14.10.2017 13:10 von Marcel Tesch

TuS Brake - HSG Gütersloh 37:18 (20:11). Unser TuS kam vom Anpfiff weg gut in das Spiel. Schnell stellte sich die HSG Gütersloh als Kanonenfutter heraus. Dann verletzte sich auch noch der bis zum dem Zeitpunkt gefährlichste Gütersloher Rückraumspieler. Brake konnte über das komplette Spiel locker durchwechseln und erzielte reichlich Tore aus dem Tempospiel heraus. Am Ende ein überlegener Sieg gegen völlig überforderte Gütersloher.

 

Neue Westfälische Bielefeld vom 09.10.2017

TuS Brake - HSG Gütersloh 37:18 (20:11). "Es war ein Aufbaugegner für Marius Tiemann, der zum ersten Mal nach seinem Bänderriss wieder gespielt hat", kommentierte Brake-Coach Max Rittersberger die einseitige Veranstaltung. 5:1, 10:3, 15:6 - schon diese Zwischenstände ließen keine Zweifel aufkommen, wer gewinnen würde. "Was mich besonders freut", so verkündete Rittersberger, "ist, dass die Mannschaft bis zum Schluss konsequent gespielt hat." Brake stand wie immer gut in der Abwehr.
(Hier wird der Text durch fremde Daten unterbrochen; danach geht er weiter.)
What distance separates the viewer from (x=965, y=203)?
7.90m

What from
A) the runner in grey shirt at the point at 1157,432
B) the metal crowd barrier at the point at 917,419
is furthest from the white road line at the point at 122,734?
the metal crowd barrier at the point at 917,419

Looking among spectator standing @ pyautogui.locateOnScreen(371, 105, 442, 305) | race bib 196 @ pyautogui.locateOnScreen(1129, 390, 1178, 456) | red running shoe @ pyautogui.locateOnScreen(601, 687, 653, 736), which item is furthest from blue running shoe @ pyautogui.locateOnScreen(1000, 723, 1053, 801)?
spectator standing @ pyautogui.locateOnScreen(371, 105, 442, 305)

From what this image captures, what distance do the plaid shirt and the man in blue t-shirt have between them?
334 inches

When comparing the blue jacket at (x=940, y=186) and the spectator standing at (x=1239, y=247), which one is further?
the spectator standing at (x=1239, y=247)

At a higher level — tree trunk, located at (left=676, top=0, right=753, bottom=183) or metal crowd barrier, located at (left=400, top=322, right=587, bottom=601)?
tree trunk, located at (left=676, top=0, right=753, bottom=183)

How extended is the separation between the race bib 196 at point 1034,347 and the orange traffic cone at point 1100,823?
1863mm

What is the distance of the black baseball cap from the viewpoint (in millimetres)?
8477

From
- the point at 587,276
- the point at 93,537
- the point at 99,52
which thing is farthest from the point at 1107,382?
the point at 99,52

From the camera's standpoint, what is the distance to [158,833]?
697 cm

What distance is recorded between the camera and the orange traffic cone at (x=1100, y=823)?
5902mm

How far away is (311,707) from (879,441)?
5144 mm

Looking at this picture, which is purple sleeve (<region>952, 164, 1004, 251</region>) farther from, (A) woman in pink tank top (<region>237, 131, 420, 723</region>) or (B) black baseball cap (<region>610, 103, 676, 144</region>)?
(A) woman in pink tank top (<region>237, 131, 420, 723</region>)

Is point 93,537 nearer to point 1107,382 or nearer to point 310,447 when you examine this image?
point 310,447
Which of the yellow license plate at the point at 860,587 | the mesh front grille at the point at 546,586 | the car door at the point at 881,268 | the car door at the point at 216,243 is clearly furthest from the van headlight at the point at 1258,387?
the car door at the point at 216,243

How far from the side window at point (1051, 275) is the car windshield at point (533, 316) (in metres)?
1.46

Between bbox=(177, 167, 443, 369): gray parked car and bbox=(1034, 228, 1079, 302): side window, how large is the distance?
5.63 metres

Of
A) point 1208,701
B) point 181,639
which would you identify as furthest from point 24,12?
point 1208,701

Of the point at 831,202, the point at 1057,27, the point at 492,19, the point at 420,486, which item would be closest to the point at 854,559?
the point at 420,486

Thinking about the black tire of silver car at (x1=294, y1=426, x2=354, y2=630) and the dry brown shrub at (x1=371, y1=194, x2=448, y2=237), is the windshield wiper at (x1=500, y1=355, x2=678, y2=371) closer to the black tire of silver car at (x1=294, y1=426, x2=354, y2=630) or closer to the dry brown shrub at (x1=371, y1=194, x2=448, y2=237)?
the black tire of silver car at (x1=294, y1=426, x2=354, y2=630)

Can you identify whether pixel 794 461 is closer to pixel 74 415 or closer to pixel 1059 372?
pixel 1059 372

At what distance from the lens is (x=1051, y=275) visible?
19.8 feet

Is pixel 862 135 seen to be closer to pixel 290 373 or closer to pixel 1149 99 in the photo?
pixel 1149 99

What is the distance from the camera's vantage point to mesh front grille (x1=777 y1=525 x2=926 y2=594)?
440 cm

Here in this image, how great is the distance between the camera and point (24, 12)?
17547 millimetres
Der Trainer verteilte die Spielanteile gleichmäßig über seinen gesamten Kader. Mit der ersten und zweiten Welle möbelten die Braker ihr Torkonto, das ohnehin schon ordentlich war, weiter auf. "Jetzt freuen wir uns auf das Highlight am kommenden Wochenende gegen Bad Oeynhausen", wies Rittersberger auf das anstehende Spitzenspiel hin. Brake: Lyschik; Welge (3), L. Merschieve (4), Poppe, Bartczak, Werner (6), Lange (1), Johannmeier (7), M. Merschieve (1), Lause (5), Ober, M. Tiemann (3), Schulze (7/3). 

 

Westfalenblatt Bielefeld vom 09.10.2017

TuS Brake – HSG Gütersloh 37:18 (20:11). »Zum ersten Mal, seit ich Trainer in Brake bin, hat die Mannschaft konsequent bis zur 60. Minute ihren Stiefel ordentlich runtergespielt und einen Gegner auf immer größeren Abstand gehalten«, frohlockte Hartmut »Max« Rittersberger ob der »neuen Qualität.« Nach einem 5:1-Blitzstart (9.) kamen die konterstarken Braker richtig ins Rollen, bestraften das marode Umschaltspiel der HSG und stellten über 10:3 (15.) und 15:6 (22.) frühzeitig eine Vorentscheidung her. In der zweiten Hälfte ließ der TuS Brake bloß fünf Feldtore des limitierten Tabellenletzten zu, der nach der Schulterverletzung des früheren TSG-ers Justus Giersch überhaupt keinen Druck mehr aus dem Rückraum entfachte. »Unsere Deckung ist aktuell stärker als das Positionsspiel im Angriff«, so Rittersberger, der viel rotierte und Marius Tiemann ein entspanntes Comeback nach Verletzungspause ermöglichte. Der TuS Brake bleibt als einzige Mannschaft der Handball-Landesliga ungeschlagen.TuS Brake: Lyschik – Welge (3), Merschieve (4), Poppe, Bartczak, L. Werner (6), Lange (1), Johannmeier (7), M. Merschieve (1), Lause (5), Ober, Tiemann (3), Schulze (7/3).